The all-party parliamentary thrombosis group revealed today that 70 per cent of hospitals are now risk assessing all patients for venous thromboembolism in line with recommendations from chief medical officer Sir Liam Donaldson, published last year.
When MPs surveyed trusts on take-up of the guidance a year ago, two-thirds of hospitals were failing to do the checks.

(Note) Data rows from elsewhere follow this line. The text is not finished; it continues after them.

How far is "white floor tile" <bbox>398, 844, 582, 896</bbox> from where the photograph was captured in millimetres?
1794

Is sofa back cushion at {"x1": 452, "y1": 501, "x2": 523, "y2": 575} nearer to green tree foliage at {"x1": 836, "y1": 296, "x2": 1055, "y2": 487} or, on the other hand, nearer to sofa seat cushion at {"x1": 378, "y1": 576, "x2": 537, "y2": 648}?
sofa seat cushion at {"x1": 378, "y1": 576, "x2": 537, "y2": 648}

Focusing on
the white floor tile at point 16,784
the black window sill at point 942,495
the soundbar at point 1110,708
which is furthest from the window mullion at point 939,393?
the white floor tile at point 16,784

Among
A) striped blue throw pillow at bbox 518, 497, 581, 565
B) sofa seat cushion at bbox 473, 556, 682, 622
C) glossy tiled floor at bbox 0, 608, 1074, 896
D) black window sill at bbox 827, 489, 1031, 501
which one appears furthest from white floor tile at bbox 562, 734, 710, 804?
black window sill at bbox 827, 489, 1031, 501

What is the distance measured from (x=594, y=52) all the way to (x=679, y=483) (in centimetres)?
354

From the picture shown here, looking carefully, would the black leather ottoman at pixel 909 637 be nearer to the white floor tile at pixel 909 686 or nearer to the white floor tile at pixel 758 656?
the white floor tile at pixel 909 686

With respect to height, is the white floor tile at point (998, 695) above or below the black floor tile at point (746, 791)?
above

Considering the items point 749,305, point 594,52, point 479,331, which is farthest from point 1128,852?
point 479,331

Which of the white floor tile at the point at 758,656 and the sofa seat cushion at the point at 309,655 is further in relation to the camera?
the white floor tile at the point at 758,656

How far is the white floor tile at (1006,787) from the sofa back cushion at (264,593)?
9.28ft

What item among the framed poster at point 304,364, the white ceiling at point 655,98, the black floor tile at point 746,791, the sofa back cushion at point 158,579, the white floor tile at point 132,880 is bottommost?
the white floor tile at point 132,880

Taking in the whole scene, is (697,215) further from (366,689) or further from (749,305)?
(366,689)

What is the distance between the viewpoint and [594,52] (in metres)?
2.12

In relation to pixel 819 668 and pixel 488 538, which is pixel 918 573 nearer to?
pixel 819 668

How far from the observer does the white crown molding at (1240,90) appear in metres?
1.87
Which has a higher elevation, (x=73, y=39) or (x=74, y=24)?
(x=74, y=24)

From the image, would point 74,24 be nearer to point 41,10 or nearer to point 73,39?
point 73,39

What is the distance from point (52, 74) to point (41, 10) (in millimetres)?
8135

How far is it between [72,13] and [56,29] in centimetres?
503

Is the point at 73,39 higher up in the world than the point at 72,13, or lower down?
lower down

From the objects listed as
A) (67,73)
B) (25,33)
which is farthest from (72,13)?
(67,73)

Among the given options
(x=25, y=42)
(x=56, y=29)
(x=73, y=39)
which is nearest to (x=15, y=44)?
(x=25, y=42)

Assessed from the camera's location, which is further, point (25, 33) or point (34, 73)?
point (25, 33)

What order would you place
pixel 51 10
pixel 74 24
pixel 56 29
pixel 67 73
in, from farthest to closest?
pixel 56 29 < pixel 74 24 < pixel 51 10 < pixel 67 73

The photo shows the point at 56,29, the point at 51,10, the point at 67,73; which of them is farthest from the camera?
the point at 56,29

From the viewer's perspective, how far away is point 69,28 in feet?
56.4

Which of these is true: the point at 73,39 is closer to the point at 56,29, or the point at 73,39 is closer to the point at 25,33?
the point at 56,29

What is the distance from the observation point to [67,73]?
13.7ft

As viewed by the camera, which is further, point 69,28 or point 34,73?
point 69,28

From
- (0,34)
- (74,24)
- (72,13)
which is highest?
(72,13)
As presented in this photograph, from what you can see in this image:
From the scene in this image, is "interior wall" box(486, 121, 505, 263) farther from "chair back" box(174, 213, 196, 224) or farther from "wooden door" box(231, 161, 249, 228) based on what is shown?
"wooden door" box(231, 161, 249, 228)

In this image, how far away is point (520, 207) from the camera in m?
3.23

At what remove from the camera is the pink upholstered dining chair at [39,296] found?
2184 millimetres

And only 29 per cent of trusts responding to an HSJ survey in May on the anniversary of the guidance's publication were carrying out checks for all inpatients.
All-party group chair John Smith (Lab) told HSJ the results showed a "dramatic improvement" but added he would be personally challenging the chief executives of trusts that had not responded to the survey or were not doing the checks.
He also said he was disappointed that only 24 per cent of trusts were offering patients information on the risks of hospital-acquired deep vein thrombosis when they entered hospital.
"We think it's a patient awareness issue," he said. "As with many campaigns, patients are our biggest ally in this."
Professor Beverley Hunt, medical director of thrombosis charity Lifeblood, said: "The total costs of managing deep vein thrombosis within the NHS are estimated to be£640m, so it not only makes good clinical sense to prevent patients suffering from hospital-acquired DVT but the NHS could save a lot of money in the process by avoiding patient complications."
Health ministers have not ruled out the possibility of making the checks mandatory.
Hospital-acquired deep vein thrombosis causes 25,000 deaths a year.